* WORK TO BE COMPLETED: Starting from the line containing "What is the", write out every remaining line exactly, the last one included.

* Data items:
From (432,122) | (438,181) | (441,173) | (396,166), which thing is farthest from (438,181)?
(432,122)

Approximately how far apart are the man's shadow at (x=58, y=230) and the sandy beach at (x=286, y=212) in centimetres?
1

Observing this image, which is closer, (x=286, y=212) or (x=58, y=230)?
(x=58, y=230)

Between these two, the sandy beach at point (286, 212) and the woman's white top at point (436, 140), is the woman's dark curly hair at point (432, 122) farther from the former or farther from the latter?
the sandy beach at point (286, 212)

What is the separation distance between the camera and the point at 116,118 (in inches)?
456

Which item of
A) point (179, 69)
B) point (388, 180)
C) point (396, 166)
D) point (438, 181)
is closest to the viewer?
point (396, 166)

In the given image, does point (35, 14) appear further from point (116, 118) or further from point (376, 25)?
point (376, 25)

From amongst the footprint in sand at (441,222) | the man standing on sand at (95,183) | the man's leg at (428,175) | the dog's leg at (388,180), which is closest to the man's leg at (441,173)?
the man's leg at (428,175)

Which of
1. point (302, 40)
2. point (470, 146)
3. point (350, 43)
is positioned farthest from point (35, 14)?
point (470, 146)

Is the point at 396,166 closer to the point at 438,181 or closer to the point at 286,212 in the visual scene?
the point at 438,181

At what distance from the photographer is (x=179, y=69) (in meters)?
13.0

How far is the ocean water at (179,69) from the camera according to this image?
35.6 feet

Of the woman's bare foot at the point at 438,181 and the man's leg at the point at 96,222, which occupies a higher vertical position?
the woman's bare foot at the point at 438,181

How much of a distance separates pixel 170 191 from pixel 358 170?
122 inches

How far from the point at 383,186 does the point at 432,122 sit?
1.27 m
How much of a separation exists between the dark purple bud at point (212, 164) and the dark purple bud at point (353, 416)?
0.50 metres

* THE RESPONSE:
What is the separation distance between the camera and the point at 116,118 (in inches)?
456

Which item of
A) point (179, 69)
B) point (388, 180)
C) point (396, 166)
D) point (438, 181)
is closest to the viewer?
point (396, 166)

In the given image, does point (35, 14) appear further from point (116, 118) or further from point (376, 25)?
point (376, 25)

From amongst the footprint in sand at (441,222) | the man standing on sand at (95,183) | the man's leg at (428,175) | the dog's leg at (388,180), which is closest to the man's leg at (441,173)?
the man's leg at (428,175)

Which of
1. point (302, 40)
2. point (470, 146)
3. point (350, 43)
is positioned farthest from point (35, 14)?
point (470, 146)

Is the point at 396,166 closer to the point at 438,181 or closer to the point at 286,212 in the visual scene?
the point at 438,181

At what distance from the photographer is (x=179, y=69) (in meters)?
13.0

How far is the ocean water at (179,69) from the camera according to this image?
35.6 feet

Of the woman's bare foot at the point at 438,181 and the man's leg at the point at 96,222, which occupies a higher vertical position?
the woman's bare foot at the point at 438,181

How much of a distance separates pixel 170 191 from pixel 358 170?
122 inches

How far from the point at 383,186 does the point at 432,122 sit?
1.27 m
How much of a separation exists between the dark purple bud at point (212, 164) and the dark purple bud at point (353, 416)?
0.50 metres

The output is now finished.